# Text
The daffodils are up in West Cork, spring is on the salty Atlantic air, the next bank holiday is St. Patrick’s Day, the most important national holiday in Ireland, and the most important Irish holiday around the world. This year, for the first time, I’ll be Irish.

I wasn’t born with much of a claim to Irishness. There are a smattering of Irish names in my family tree, but I’m basically a mutt of an American, from a family who first set foot on the Eastern seaboard so long ago we’ve lost all ties to “the old country”. Rather, I moved to Ireland over ten years ago, when I married an Englishman living in West Cork.

My first impressions of rural Ireland were colored by that man’s severe house and haughty approach to the local community. He wrote for glossy British magazines and called the modest Christmas party he held for a few neighbors the “staff Christmas lunch” and one neighbor, who helped with some chores, his “swineherd”. That Englishman and I were together for seven years, and for six of those seven years, summer never came, just a steady rain and a flat despairing fog.

Then we broke up, and, thanks to some elaborate legal contrivances, I was left homeless. I could have gone back to America. There was every reason to but I knew if I went, I wouldn’t be able to readily come back, and something tugged at me. I longed to stay in Ireland.

So, I rented a little cottage by the sea in West Cork, a sheltered haven with a garden full of birds. I spent a year studying to be a psychotherapist in Cork. I also spent that year being savagely divorced, as my soon-to-be-ex twisted himself in knots trying to get me thrown out of the country. My ex-husband was, as a friend once said, “a worthy adversary” and I had awkward, apologetic late-night visits from Gardai [Irish police] obliged to investigate his increasingly implausible tales. Then he turned our English friends against me: people shouted down the phone and spread rumors behind my back. People I’d known for years, people I’d fed at my table, crossed the street when they saw me. It was a difficult time.

But Ireland held me.

Glandore, in West Cork, on a summer's day.

Glandore, in West Cork, on a summer's day.

# Problems and tasks
1. In the essay about moving to Ireland, what did the Englishman call the neighbor who helped with some chores?
2. Write the next part of the essay about moving to Ireland, picking up from the point where it stops.
These rows come from a separate source, unrelated to the essay.

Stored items
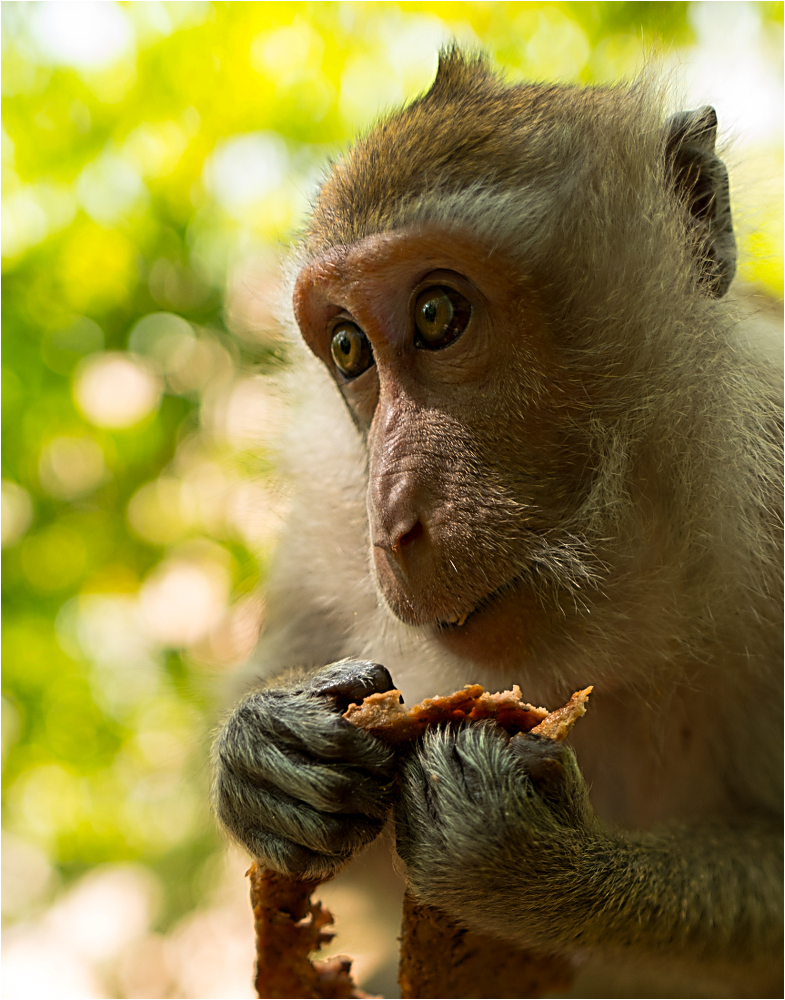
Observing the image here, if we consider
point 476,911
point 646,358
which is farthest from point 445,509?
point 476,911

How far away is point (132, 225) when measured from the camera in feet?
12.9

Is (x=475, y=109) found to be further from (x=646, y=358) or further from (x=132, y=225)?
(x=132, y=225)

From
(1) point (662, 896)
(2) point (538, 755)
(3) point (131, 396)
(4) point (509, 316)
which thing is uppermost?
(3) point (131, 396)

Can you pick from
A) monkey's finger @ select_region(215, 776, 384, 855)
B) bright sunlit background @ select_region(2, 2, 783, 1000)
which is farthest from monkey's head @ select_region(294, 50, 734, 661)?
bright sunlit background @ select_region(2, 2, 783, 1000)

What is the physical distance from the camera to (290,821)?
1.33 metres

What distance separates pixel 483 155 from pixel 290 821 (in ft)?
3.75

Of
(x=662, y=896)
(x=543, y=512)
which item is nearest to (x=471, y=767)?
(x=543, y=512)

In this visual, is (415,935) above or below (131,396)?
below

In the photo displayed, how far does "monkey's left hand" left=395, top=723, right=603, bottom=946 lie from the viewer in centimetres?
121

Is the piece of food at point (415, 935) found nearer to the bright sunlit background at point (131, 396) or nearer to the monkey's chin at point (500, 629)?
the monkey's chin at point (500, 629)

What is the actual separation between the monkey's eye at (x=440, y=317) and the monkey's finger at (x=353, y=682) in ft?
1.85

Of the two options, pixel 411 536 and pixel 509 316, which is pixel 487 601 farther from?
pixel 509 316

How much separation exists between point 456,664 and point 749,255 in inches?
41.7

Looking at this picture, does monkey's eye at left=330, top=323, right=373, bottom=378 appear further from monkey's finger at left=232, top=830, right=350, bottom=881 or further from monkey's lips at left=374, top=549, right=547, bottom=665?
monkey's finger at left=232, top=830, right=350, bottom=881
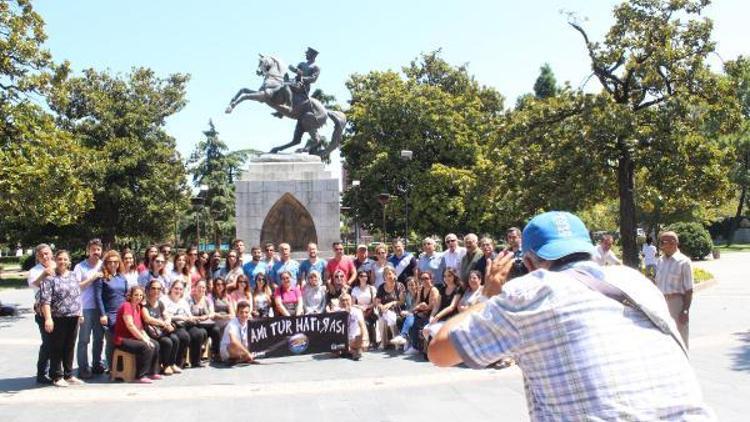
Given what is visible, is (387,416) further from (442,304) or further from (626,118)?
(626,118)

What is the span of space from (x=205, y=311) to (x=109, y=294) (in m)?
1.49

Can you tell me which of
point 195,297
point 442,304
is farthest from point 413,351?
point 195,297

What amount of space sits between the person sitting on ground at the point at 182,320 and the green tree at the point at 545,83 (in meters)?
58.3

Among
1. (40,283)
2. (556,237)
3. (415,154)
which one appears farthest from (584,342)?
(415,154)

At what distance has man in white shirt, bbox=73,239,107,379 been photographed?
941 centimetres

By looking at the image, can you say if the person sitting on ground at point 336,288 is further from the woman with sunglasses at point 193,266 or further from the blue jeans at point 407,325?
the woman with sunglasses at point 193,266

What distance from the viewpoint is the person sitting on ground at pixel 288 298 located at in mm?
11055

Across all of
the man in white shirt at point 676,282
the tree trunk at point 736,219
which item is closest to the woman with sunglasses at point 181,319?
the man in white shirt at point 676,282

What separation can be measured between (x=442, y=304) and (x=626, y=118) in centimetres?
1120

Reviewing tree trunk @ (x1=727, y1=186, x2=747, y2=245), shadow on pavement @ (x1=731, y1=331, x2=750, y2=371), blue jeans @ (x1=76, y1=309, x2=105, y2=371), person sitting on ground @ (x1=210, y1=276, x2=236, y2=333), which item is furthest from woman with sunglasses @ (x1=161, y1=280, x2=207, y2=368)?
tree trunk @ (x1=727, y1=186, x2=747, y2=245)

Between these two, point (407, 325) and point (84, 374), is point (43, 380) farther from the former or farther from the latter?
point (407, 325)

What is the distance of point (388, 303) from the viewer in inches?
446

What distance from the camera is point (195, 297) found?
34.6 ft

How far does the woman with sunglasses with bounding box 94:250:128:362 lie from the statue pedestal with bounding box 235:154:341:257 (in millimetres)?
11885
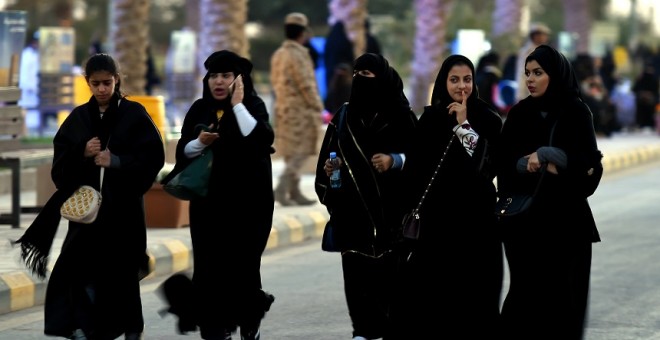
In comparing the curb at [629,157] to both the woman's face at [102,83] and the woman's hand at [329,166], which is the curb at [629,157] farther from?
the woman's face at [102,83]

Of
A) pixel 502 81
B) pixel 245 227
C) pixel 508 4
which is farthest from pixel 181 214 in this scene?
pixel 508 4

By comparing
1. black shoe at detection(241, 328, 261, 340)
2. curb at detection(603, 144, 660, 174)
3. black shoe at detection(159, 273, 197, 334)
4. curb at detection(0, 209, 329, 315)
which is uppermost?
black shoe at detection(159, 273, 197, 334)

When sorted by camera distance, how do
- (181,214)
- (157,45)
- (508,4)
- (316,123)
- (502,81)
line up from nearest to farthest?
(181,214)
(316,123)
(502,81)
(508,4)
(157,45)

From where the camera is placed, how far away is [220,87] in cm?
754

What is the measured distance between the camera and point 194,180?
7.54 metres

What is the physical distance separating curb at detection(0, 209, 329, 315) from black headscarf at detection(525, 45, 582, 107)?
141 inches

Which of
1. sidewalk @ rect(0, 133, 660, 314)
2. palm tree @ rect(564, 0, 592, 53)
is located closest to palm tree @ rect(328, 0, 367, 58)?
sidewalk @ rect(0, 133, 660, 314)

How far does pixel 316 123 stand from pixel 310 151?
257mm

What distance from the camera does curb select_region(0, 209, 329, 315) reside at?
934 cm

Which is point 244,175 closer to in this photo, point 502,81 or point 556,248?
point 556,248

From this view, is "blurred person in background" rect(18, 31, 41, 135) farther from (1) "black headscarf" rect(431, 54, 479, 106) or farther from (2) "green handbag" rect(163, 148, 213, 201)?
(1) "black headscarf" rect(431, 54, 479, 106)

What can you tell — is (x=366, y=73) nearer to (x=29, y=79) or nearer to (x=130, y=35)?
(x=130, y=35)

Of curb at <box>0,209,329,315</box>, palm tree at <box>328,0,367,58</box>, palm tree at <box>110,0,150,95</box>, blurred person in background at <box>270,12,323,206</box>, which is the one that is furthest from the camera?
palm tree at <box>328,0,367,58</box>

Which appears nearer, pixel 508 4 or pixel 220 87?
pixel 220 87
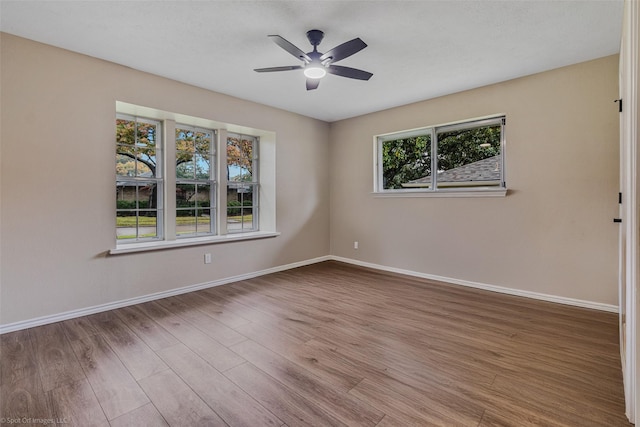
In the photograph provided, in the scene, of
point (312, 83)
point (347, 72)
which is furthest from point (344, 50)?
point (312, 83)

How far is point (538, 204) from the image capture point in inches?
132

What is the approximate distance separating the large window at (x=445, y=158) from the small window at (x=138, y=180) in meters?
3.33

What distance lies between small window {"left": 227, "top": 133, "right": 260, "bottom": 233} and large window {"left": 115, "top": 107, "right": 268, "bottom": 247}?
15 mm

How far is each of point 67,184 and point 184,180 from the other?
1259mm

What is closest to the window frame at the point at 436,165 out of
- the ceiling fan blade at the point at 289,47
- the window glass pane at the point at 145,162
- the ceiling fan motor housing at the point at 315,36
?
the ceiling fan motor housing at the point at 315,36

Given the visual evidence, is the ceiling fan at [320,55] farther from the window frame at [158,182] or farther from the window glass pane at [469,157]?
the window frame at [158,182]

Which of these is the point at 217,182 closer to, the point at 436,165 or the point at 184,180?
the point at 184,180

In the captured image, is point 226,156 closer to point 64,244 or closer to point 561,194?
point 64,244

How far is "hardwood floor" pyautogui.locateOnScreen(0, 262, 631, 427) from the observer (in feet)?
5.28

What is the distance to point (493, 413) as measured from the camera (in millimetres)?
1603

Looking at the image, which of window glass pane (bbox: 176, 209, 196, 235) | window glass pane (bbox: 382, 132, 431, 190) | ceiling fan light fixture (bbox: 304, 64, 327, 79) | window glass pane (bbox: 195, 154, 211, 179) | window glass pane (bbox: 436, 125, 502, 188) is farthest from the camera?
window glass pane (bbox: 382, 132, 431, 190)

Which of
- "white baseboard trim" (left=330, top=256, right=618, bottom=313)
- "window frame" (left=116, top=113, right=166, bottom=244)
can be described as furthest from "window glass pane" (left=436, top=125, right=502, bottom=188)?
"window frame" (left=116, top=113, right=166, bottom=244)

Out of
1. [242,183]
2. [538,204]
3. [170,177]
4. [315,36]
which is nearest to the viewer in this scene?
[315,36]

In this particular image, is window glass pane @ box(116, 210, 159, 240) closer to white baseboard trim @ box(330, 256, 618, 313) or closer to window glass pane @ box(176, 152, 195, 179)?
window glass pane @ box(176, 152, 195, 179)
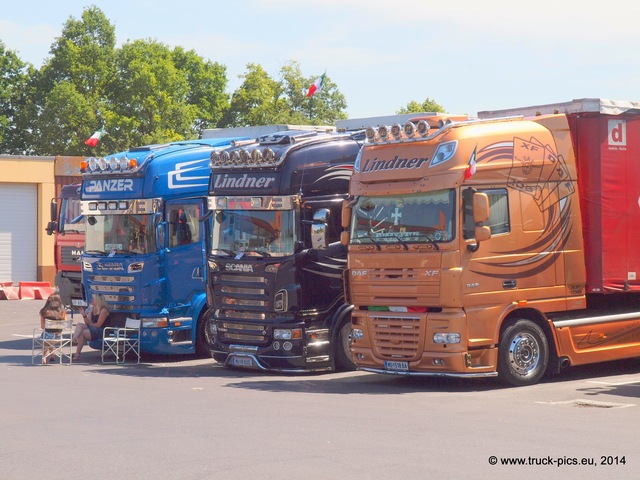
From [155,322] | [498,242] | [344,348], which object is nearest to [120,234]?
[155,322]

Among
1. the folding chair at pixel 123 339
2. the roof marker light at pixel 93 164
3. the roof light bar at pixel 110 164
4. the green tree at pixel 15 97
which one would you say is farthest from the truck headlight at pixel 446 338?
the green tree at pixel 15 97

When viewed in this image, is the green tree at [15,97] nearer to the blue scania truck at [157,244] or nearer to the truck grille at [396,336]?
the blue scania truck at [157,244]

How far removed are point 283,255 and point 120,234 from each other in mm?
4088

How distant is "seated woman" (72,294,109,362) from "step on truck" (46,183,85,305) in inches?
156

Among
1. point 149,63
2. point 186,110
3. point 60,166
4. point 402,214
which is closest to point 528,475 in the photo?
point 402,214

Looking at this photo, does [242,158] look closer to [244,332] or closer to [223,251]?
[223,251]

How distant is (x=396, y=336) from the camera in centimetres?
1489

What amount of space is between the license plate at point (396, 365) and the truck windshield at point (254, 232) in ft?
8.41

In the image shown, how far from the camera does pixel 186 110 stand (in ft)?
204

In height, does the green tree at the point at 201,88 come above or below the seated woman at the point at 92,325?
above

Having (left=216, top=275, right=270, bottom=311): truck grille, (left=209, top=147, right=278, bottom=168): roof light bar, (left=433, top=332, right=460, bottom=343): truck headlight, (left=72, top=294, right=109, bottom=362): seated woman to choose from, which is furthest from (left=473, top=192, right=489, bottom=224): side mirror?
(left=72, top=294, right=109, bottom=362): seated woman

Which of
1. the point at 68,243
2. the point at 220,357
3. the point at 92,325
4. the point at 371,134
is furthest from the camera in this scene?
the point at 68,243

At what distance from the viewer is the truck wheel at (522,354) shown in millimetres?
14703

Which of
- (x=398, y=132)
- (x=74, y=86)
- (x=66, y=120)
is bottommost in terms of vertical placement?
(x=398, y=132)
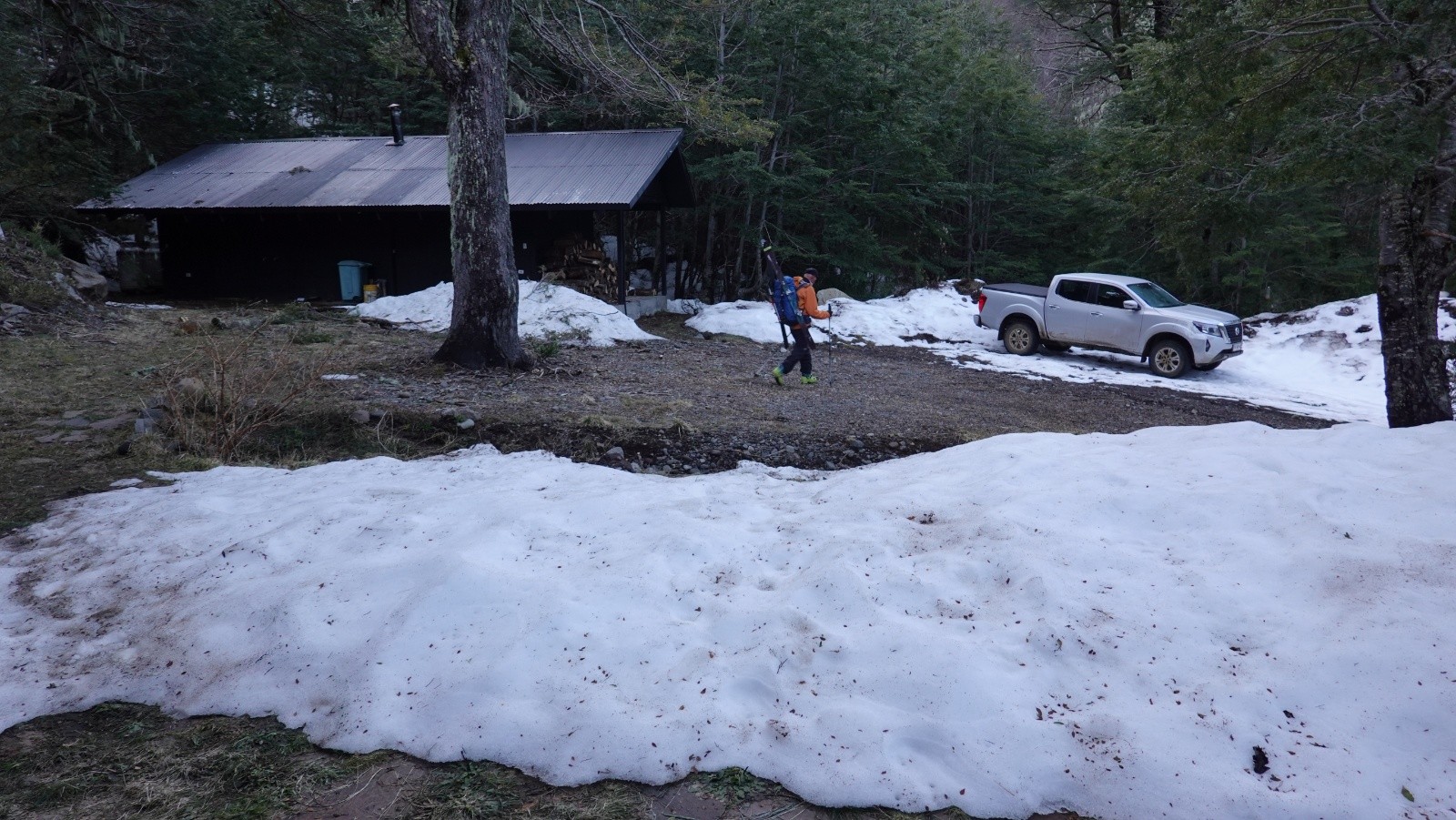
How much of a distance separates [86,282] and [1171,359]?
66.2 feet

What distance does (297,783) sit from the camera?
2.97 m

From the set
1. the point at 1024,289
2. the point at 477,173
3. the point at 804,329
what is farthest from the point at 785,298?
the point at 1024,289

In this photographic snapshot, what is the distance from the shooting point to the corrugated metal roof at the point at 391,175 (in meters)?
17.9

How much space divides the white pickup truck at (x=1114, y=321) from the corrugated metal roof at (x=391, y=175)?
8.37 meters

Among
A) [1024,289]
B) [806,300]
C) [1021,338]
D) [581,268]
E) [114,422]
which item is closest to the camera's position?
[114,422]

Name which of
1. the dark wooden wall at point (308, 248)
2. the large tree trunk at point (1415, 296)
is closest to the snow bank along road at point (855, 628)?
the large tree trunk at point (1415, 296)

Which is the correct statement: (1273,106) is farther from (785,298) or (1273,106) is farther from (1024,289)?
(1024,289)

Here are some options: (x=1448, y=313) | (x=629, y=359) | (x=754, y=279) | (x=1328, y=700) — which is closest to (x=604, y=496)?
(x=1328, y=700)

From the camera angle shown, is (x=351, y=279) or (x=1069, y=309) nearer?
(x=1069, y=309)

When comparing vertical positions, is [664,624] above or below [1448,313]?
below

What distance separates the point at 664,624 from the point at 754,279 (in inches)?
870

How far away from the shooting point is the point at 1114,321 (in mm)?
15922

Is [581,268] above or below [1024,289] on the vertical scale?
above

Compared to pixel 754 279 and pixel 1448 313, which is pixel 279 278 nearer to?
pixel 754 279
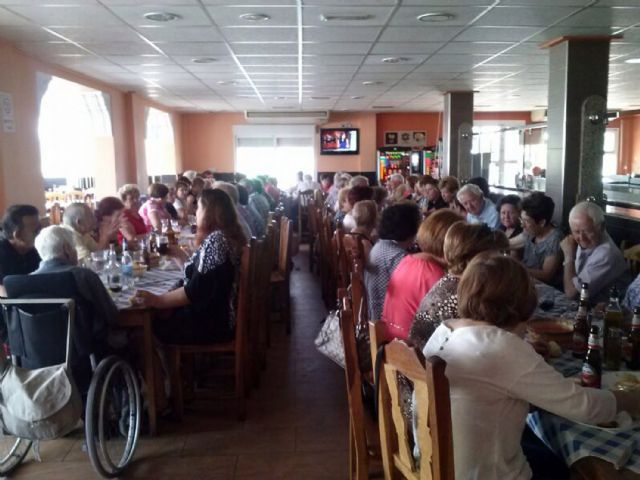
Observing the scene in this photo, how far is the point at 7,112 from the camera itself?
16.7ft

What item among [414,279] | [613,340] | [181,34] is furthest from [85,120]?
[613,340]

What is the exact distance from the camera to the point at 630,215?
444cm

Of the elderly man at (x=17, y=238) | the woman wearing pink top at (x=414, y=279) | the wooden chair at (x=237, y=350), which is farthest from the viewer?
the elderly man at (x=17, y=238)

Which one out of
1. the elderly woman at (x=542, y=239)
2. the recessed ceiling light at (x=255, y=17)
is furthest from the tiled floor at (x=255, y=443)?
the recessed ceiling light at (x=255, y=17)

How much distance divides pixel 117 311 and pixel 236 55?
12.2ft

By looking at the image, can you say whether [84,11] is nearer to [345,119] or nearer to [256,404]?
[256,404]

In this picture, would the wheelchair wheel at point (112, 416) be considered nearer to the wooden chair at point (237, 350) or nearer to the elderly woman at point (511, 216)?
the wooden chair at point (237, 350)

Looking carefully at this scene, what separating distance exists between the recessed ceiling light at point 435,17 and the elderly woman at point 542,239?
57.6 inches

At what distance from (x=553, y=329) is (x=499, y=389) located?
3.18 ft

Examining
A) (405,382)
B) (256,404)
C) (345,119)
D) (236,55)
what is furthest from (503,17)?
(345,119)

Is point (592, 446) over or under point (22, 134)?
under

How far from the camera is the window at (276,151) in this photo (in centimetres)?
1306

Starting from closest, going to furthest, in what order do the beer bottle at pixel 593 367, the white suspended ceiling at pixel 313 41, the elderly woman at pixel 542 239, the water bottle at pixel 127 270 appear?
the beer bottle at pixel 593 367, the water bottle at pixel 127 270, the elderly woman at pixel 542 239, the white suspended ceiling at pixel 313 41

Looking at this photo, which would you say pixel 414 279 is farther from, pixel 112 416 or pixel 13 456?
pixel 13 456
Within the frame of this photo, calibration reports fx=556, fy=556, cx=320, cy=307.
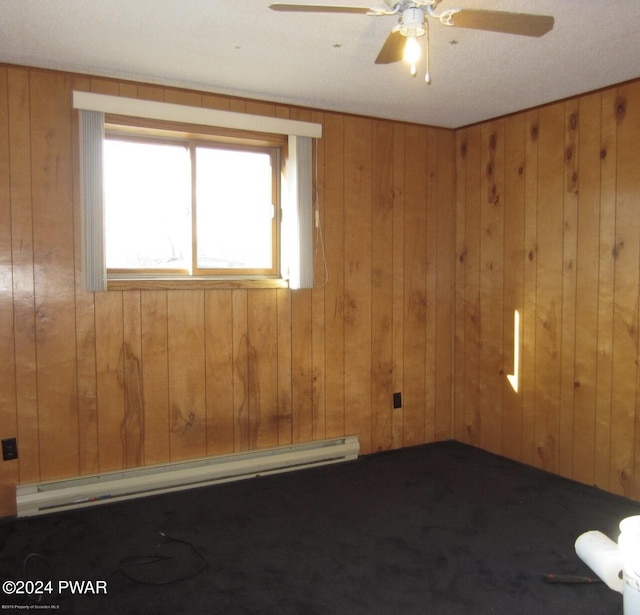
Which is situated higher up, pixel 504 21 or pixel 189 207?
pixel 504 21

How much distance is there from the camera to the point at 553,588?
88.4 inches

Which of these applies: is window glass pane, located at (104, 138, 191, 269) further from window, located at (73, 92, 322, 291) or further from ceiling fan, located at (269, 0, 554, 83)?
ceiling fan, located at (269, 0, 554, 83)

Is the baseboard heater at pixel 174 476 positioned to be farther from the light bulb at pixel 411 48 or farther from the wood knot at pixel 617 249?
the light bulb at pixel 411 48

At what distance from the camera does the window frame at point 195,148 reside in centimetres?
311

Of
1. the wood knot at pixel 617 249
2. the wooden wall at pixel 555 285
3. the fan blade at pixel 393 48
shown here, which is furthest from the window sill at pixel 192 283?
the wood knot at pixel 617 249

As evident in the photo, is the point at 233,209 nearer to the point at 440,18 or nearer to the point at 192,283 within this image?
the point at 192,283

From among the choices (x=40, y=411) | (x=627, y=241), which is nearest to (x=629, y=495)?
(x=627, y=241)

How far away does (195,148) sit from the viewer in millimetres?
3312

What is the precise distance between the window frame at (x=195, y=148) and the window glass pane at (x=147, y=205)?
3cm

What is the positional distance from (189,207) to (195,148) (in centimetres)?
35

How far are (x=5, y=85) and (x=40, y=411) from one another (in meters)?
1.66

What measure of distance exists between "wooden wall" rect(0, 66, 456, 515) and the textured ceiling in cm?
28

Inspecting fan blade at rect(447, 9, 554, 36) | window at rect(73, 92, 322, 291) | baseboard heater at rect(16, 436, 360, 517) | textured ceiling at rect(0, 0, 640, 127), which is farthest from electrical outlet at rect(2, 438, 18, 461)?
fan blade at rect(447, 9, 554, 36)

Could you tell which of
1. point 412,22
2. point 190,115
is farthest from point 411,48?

# Answers to the exercises
1. His "swineherd."

2.
Behind the little cottage I’d rented and up a hill was a vast plateau that fell away in a great cliff to the long shining stretch of the Atlantic. The first night I spent in the house, I heard a roaring and mistook it for the sound of a highway – but I was on a peninsula, surrounded by water, with only a rutted dirt track to my door. It was the sound of waves as big as houses, crashing on the cliffs.

In the middle of that windswept plateau overlooking the sea were warren-like ruins, twisty tumble-down dwellings with mud floors. Here, I learned, one winter day when I was feeling particularly heartbroken, hundreds of people died of starvation during the Great Hunger. I was reminded not to feel sorry for myself. I was blessed to have a warm house and a full belly; the ghosts of those children, women, men, told me so.

Down the little dirt track from the house was a village. In the village was a shop, owned by the same family for many generations. When I marketed there, this family smiled and remarked on the weather and asked after me. Across the road from the shop was a pub, and there I met new friends and laughed over pints and five-euro fish and chips on a Friday. Along the street, in the village, was a fishmonger, where the fishermen joked and teased me. These simple, gentle moments got me through many hard days.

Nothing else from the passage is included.